* Task instructions *
Give again, word for word, the part of the text on the Wayne Community College time capsule starting at "Ribbon-cutting ceremonies were" and ending at "introduced in 1957.".

Time capsule marks start of WCC's 50th celebration
By Phyllis Moore
Published in News on March 25, 2007 2:07 AM
The newest building at Wayne Community College officially opened Friday, while the burial of a time capsule also served as the kick-off to a number of upcoming events marking the college's 50th anniversary.
Ribbon-cutting ceremonies were followed by tours of the Spruce Building, which houses the business and technology programs and is the last of the college construction funded by the state's 2000 Higher Education Bonds.
The $4.2 million structure is 31,050 square feet and houses eight classrooms, eight computer labs, 18 faculty and staff offices, and one of three N.C. Community College System computer information system training centers.
Another feature of the ceremony was the burying of a time capsule, designed and created by students using materials donated by Mt. Olive Pickle Co., Griffin Steel and McLamb Monument. A marker outside the entrance to Spruce noted that the capsule is to be opened at the centennial celebration in 2057.
Dr. Ed Wilson, president of WCC, recalled the historic journey since the notion of a local vocational training school was introduced in 1957.

* Recorded data *
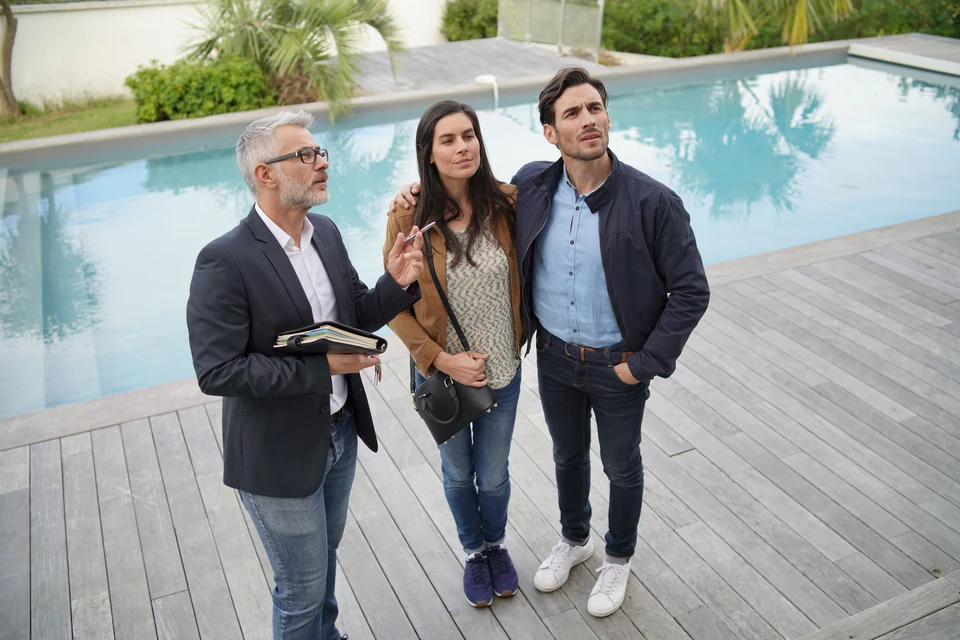 Piscine rectangulaire neuve en cours de remplissage, terrasse en bois composite IPE, liner gris clair, mains courantes inox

* Expected answer *
Ribbon-cutting ceremonies were followed by tours of the Spruce Building, which houses the business and technology programs and is the last of the college construction funded by the state's 2000 Higher Education Bonds.
The $4.2 million structure is 31,050 square feet and houses eight classrooms, eight computer labs, 18 faculty and staff offices, and one of three N.C. Community College System computer information system training centers.
Another feature of the ceremony was the burying of a time capsule, designed and created by students using materials donated by Mt. Olive Pickle Co., Griffin Steel and McLamb Monument. A marker outside the entrance to Spruce noted that the capsule is to be opened at the centennial celebration in 2057.
Dr. Ed Wilson, president of WCC, recalled the historic journey since the notion of a local vocational training school was introduced in 1957.